Instructions for the task: Copy out every one of the following records word for word, with no changes.

[Excerpts from a spatial reasoning dataset]
— START —

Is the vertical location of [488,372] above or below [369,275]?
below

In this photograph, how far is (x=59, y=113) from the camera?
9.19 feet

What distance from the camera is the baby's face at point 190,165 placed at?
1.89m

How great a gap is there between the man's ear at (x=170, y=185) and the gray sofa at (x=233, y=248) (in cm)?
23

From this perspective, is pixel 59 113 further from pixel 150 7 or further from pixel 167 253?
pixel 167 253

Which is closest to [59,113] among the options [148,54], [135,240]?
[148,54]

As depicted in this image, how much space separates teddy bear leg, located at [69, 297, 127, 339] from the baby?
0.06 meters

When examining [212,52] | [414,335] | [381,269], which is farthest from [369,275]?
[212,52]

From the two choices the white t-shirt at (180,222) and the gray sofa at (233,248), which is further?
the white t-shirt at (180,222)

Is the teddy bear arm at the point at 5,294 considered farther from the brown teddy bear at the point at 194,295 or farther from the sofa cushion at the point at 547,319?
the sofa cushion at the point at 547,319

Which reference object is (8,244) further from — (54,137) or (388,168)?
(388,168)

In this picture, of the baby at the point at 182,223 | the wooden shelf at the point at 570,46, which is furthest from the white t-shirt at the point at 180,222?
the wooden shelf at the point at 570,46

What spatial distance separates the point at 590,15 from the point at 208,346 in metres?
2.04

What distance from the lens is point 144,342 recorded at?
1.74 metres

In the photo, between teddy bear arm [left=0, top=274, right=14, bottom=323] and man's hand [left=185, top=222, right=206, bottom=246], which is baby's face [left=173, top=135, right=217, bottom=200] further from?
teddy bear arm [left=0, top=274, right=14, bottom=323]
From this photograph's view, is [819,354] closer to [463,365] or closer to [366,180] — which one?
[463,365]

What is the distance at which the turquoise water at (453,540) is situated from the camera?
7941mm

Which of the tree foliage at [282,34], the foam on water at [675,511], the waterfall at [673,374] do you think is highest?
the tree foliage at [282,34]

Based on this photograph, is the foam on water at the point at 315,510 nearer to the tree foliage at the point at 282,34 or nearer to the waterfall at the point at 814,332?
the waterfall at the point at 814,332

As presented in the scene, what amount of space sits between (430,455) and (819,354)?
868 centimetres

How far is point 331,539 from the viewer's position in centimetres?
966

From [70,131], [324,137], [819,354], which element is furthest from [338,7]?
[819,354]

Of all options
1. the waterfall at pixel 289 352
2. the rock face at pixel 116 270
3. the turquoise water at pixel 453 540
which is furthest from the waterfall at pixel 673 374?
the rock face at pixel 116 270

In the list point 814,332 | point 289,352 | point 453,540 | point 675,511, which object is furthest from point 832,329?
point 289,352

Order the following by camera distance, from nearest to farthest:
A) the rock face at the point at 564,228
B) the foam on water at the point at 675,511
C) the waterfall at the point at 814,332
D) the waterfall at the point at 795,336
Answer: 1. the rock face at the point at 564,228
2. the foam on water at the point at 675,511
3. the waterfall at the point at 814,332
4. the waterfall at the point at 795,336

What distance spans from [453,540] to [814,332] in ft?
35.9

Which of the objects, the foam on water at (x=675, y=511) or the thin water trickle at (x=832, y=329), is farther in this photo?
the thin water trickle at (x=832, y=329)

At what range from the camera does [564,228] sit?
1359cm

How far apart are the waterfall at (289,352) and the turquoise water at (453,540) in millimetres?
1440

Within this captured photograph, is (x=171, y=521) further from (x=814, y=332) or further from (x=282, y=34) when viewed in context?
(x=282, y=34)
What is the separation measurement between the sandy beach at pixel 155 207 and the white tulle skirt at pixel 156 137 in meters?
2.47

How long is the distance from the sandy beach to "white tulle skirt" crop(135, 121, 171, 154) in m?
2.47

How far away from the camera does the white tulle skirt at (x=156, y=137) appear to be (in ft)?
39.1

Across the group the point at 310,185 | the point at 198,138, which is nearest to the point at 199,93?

— END —

Result of this task:
Is the vertical location of [488,372] above or below [369,275]?
below

In this photograph, how far is (x=59, y=113) from the camera?
9.19 feet

What distance from the camera is the baby's face at point 190,165 placed at?
1.89m

How great a gap is there between the man's ear at (x=170, y=185) and the gray sofa at (x=233, y=248) (in cm)?
23

From this perspective, is pixel 59 113 further from pixel 150 7 or further from pixel 167 253?
pixel 167 253

Which is closest to [59,113] among the options [148,54], [135,240]?
[148,54]

As depicted in this image, how much space separates teddy bear leg, located at [69, 297, 127, 339] from the baby?
0.06 meters

When examining [212,52] | [414,335] | [381,269], which is farthest from [369,275]?
[212,52]

From the two choices the white t-shirt at (180,222) and the gray sofa at (233,248), which is further?
the white t-shirt at (180,222)

Is the teddy bear arm at the point at 5,294 considered farther from the brown teddy bear at the point at 194,295 or farther from the sofa cushion at the point at 547,319?
the sofa cushion at the point at 547,319

Which reference object is (8,244) further from — (54,137) or (388,168)?
(388,168)

In this picture, of the baby at the point at 182,223 | the wooden shelf at the point at 570,46, which is furthest from the white t-shirt at the point at 180,222?
the wooden shelf at the point at 570,46

What spatial distance separates the point at 590,15 from the point at 208,346 in metres?
2.04

What distance from the lens is point 144,342 recorded at?
1.74 metres

In the photo, between teddy bear arm [left=0, top=274, right=14, bottom=323] and man's hand [left=185, top=222, right=206, bottom=246], which is baby's face [left=173, top=135, right=217, bottom=200] further from?
teddy bear arm [left=0, top=274, right=14, bottom=323]
From this photograph's view, is [819,354] closer to [463,365] or closer to [366,180] — which one?
[463,365]

What is the distance at which the turquoise water at (453,540) is situated from the camera?
7941mm

Which of the tree foliage at [282,34], the foam on water at [675,511], the waterfall at [673,374] do you think is highest?
the tree foliage at [282,34]

Based on this photograph, is the foam on water at the point at 315,510 nearer to the tree foliage at the point at 282,34 or nearer to the waterfall at the point at 814,332?
the waterfall at the point at 814,332

As presented in the scene, what amount of space sits between (430,455) and (819,354)?
868 centimetres

How far is point 331,539 from the viewer's position in centimetres?
966

From [70,131], [324,137], [819,354], which element is furthest from [338,7]?
[819,354]

Of all options
1. the waterfall at pixel 289 352
2. the rock face at pixel 116 270
3. the turquoise water at pixel 453 540
which is furthest from the waterfall at pixel 673 374?
the rock face at pixel 116 270

In the list point 814,332 | point 289,352 | point 453,540 | point 675,511, which object is furthest from point 832,329?
point 289,352

Order the following by camera distance, from nearest to farthest:
A) the rock face at the point at 564,228
B) the foam on water at the point at 675,511
C) the waterfall at the point at 814,332
D) the waterfall at the point at 795,336
Answer: 1. the rock face at the point at 564,228
2. the foam on water at the point at 675,511
3. the waterfall at the point at 814,332
4. the waterfall at the point at 795,336

What distance spans from [453,540] to [814,332] in ft?
35.9

Which of the objects, the foam on water at (x=675, y=511) or the thin water trickle at (x=832, y=329), is farther in this photo?
the thin water trickle at (x=832, y=329)

At what range from the camera does [564,228] sit?
1359cm

How far apart are the waterfall at (289,352) and the turquoise water at (453,540) in millimetres?
1440

Within this captured photograph, is (x=171, y=521) further from (x=814, y=332) or further from (x=282, y=34) when viewed in context?
(x=282, y=34)
What is the separation measurement between the sandy beach at pixel 155 207 and the white tulle skirt at pixel 156 137 in meters?
2.47

How long is the distance from the sandy beach to "white tulle skirt" crop(135, 121, 171, 154) in m?
2.47

How far away from the camera does the white tulle skirt at (x=156, y=137) appear to be (in ft)?
39.1

Across the group the point at 310,185 | the point at 198,138, which is nearest to the point at 199,93?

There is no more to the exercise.